The problem → In the listing below, locate the line that contains "Bing & Grondahl" and the line that contains "XYZprinting PLA 1.75mm". Restate word for word those two lines and every line between them, and nothing else.

Data for this task →
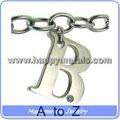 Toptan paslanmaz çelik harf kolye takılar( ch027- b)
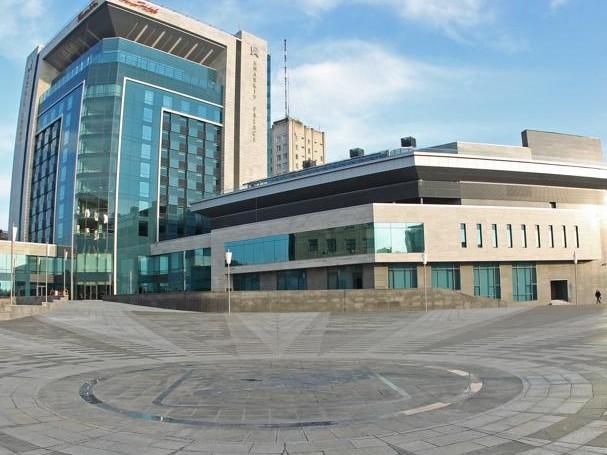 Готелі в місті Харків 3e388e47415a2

* * *

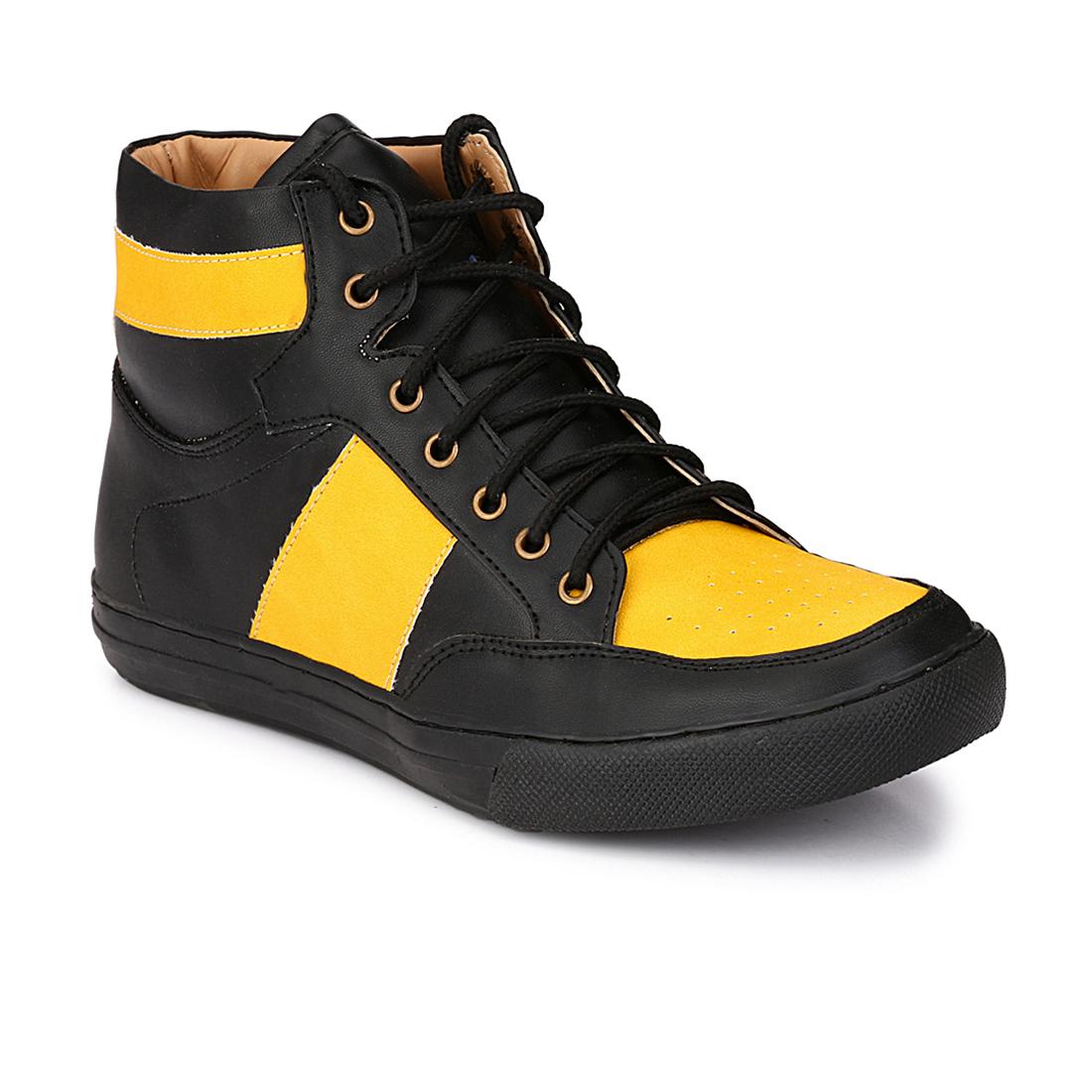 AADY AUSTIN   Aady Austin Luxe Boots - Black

* * *

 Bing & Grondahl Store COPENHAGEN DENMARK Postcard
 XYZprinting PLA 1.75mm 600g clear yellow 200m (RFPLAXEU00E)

Response to this task →
 Bing & Grondahl Store COPENHAGEN DENMARK Postcard
 XYZprinting PLA 1.75mm 600g clear yellow 200m (RFPLAXEU00E)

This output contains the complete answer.